J Phys Chem B. 2009 Jul 30;113(30):10454-8. doi: 10.1021/jp904004w.
The interaction of magnetic iron oxide nanoparticles (MNPs) with bovine serum albumin (BSA) was investigated by fluorescence (FL), ultraviolet visible (UV-vis) absorption, Raman, and circular dichroism (CD) spectroscopy. Results indicated that MNPs quench BSA FL mainly by a static quenching mechanism. The FL quenching constants KSV were obtained as 2.44x10(8), 2.41x10(8), and 2.40x10(8) L.mol(-1) at 291, 298, and 313 K, respectively.
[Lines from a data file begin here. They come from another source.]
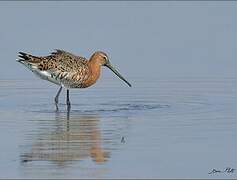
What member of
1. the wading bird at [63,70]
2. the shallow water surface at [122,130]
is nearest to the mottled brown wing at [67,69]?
the wading bird at [63,70]

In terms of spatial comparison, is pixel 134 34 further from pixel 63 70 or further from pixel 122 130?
pixel 122 130

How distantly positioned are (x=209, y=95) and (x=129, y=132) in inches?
149

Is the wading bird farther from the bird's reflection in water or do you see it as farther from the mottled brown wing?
the bird's reflection in water

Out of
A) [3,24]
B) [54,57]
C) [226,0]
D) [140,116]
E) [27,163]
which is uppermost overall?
[226,0]

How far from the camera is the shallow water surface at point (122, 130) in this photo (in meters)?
10.3

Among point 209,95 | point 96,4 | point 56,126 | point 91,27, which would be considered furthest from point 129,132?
point 96,4

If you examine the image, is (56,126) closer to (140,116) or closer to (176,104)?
(140,116)

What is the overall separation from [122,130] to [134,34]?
8.62 m

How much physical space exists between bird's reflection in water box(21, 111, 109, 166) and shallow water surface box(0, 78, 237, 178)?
0.01 m

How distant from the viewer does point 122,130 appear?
12617 mm

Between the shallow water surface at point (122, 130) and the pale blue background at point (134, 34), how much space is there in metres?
1.09

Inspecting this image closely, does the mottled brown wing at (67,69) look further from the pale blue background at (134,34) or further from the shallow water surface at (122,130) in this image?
the pale blue background at (134,34)

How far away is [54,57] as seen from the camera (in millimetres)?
16406

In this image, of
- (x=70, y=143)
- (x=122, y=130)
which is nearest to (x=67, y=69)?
(x=122, y=130)
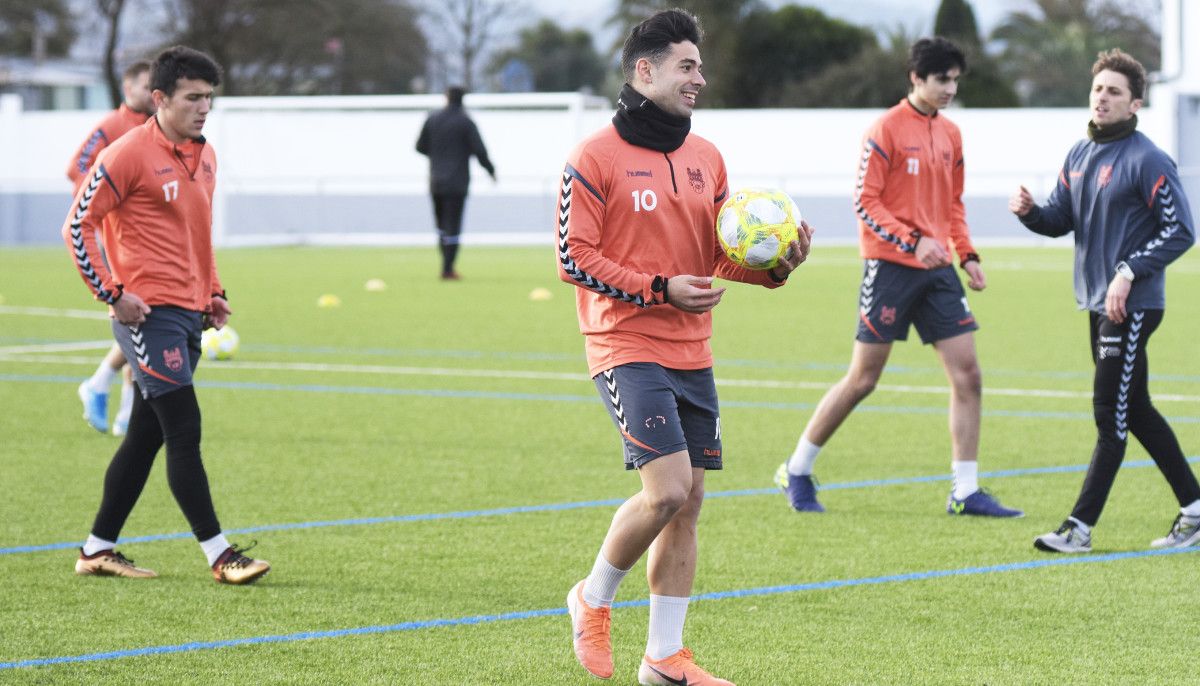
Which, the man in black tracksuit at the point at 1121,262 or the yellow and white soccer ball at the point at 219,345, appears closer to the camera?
the man in black tracksuit at the point at 1121,262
The thermodynamic parameters of enthalpy change DeltaH(theta), entropy change DeltaS(theta), and free energy change DeltaGtheta were -0.90 kJ.mol(-1), 157.38 J.mol(-1).K(-1), and -47.80 kJ.mol(-1) (298 K), respectively. The association constant (KA) and the number of binding sites (n) were 7.64x10(7) L.mol(-1) and 46.55 at higher concentration of MNPs, and 1.35x10(6) L.mol(-1) and 284.74 at lower concentration of MNPs. The analysis results suggested that the interaction was spontaneous and the electrostatic interactions played key roles in the reaction process. In addition, the Raman and CD spectra proved secondary structure alteration of BSA in the presence of MNPs.
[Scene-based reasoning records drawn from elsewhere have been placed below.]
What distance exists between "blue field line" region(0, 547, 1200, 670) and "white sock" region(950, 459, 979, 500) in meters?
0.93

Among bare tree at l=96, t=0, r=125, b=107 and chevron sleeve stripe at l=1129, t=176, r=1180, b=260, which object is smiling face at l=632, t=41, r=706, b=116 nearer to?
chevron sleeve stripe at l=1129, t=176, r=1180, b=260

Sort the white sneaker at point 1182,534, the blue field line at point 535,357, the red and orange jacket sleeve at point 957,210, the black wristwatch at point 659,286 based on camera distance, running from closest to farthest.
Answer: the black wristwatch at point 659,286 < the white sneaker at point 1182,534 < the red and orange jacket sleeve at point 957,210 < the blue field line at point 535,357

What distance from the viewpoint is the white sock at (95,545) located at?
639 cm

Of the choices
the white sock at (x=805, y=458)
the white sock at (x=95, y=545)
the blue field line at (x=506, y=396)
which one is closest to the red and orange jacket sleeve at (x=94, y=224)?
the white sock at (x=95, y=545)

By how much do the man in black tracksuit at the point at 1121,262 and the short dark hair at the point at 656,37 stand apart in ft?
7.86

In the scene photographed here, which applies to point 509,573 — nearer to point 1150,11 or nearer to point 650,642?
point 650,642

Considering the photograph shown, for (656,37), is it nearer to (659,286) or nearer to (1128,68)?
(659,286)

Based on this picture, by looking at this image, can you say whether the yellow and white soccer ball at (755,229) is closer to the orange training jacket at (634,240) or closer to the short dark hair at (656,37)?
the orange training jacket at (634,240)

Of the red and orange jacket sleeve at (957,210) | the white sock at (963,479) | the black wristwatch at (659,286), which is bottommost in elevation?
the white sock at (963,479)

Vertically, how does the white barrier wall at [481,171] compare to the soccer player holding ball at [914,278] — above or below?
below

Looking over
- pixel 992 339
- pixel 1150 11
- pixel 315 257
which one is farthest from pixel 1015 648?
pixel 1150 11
通过荧光(FL)、紫外可见(UV-vis)吸收、拉曼和圆二色性(CD)光谱研究了磁性氧化铁纳米颗粒(MNPs)与牛血清白蛋白(BSA)的相互作用。结果表明,MNPs主要通过静态猝灭机制猝灭BSA的荧光。在291、298和313 K时,荧光猝灭常数KSV分别为2.44×10⁸、2.41×10⁸和2.40×10⁸ L·mol⁻¹。焓变ΔH⁰、熵变ΔS⁰和自由能变ΔG⁰的热力学参数分别为-0.90 kJ·mol⁻¹、157.38 J·mol⁻¹·K⁻¹和-47.80 kJ·mol⁻¹(298 K)。在较高浓度的MNPs下,结合常数(KA)和结合位点数量(n)分别为7.64×10⁷ L·mol⁻¹和46.55,在较低浓度的MNPs下分别为1.35×10⁶ L·mol⁻¹和284.74。分析结果表明,该相互作用是自发的,静电相互作用在反应过程中起关键作用。此外,拉曼光谱和CD光谱证明了在MNPs存在下BSA的二级结构发生了改变。